In all 20 patients included, the mean platelet count at heparin initiation was 204 ± 61 G/l and decreased to reach a mean nadir platelet count of 56 ± 24 G/l (minimum 25, maximum 113) after a period of 5 to 21 days. Each laboratory performed either an IgG-specific or a polyspecific (IgG, IgA and/or IgM) ELISA. All 20 patients were tested. Sixteen patients (80 %) had a positive result and four patients (20 %) were negative. Sixteen patients (80 %) were tested for platelet aggregation. Ten patients (50 %) had a positive result and four patients (20 %) were negative. Inconclusive results were reported in two patients (10 %). Only four patients (20 %) were tested for serotonin release assay. A positive result was observed in three patients (15 %) and an inconclusive result reported for one patient. Overall, 14 patients had at least a positive ELISA and one positive functional test. Patients 2 and 20 had only a positive ELISA with high optical density (OD) values, 2.97 and 3.31 respectively. Finally, the diagnosis of HIT was adjudicated by the ISC in 16 patients (80 %). The four patients for whom serological tests could not confirm the diagnosis of HIT were still included in the study based upon the strong clinical suspicion of HIT raised by the local physicians. A summary is provided in Table 1.

Table 1 Results of clinical and biological heparin-induced thrombocytopenia (HIT) diagnosis evaluation

Demographic and baseline characteristics

The population of the study included twenty patients (14 male and 6 female) with a mean age of 72 ± 10 years (range 41–85, median 73). The overall mean weight and body mass index (BMI) were 78.4 kg (range 55.0–130.0, median 74.5) and 28.1 ± 4.8 kg/m2 (range 21.5–40.2, median 27.5) respectively. The majority of patients were in intensive care units (70 %) during the study and 65 % of patients had moderate hepatic impairment (Child-Pugh class B). Renal failure was observed in 14 patients (70 %).
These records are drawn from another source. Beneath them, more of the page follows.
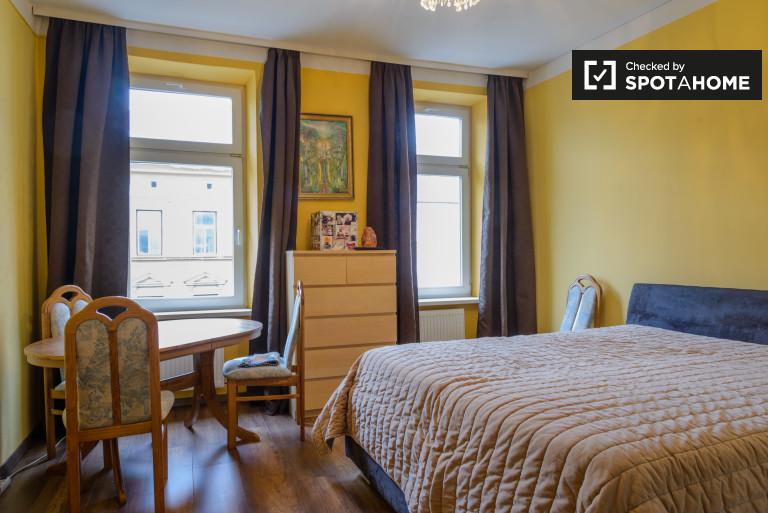 1-bedroom apartment with queen bed for rent in Favoriten
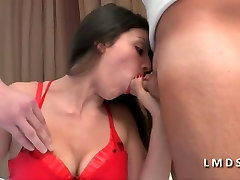 חדירה step mom fuck porn vedio לשפוך cette jeune ברונטית dans La Maison
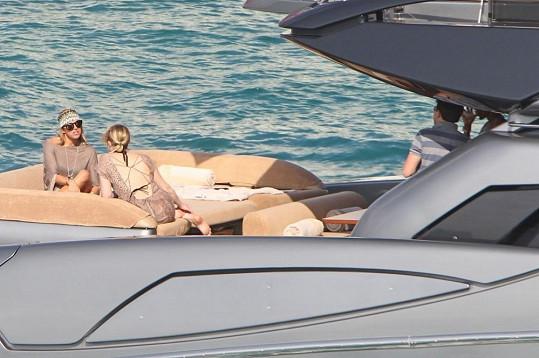 Leo vyrazil na projížďku jachtou se třemi ženami.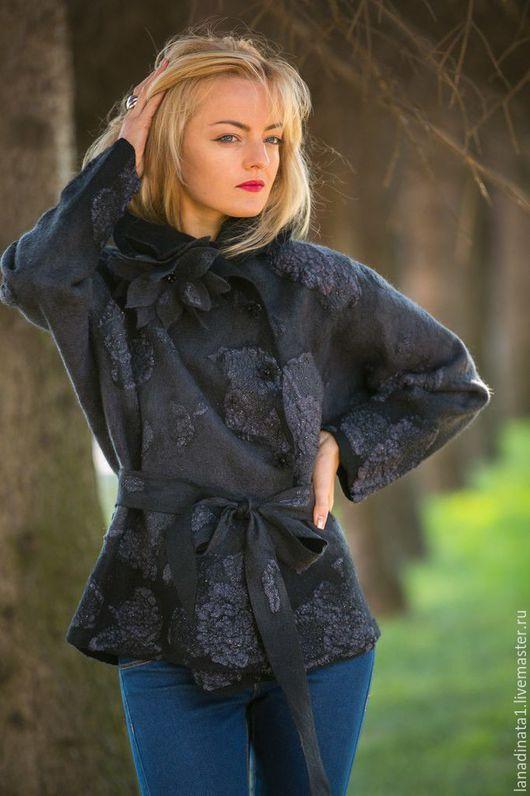 """Пиджаки, жакеты ручной работы. Ярмарка Мастеров - ручная работа. Купить Куртка """"Пепельная Роза"""" ,одежда из войлока, куртка валяная, валяние. Handmade."""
Bleeding and thrombotic risk factors were identified for each patient. The majority of them combined multiple risk factors as expected in critically ill patients (Table 2). Seventy percent of the study patients had thrombosis at enrollment.

Table 2 Summary of clinical efficacy outcomes by the Steering Committee

Argatroban therapy

The initial mean argatroban dose (± SD) was 0.77 ± 0.45 μg/kg/min (median 0.50, maximum 2.00 μg/kg/min), the mean dose during treatment was 0.75 ± 0.4 μg/kg/min and at the end of infusion the mean dose was 0.8 ± 0.60 μg/kg/min (median 0.54, maximum 2.15 μg/kg/min). Thirteen patients had an initial dose ≤0.5 μg/kg/min and seven patients had an initial dose ≥0.97 μg/kg/min. The mean duration of argatroban treatment was 8.5 ± 6.1 days (median 7.5 days).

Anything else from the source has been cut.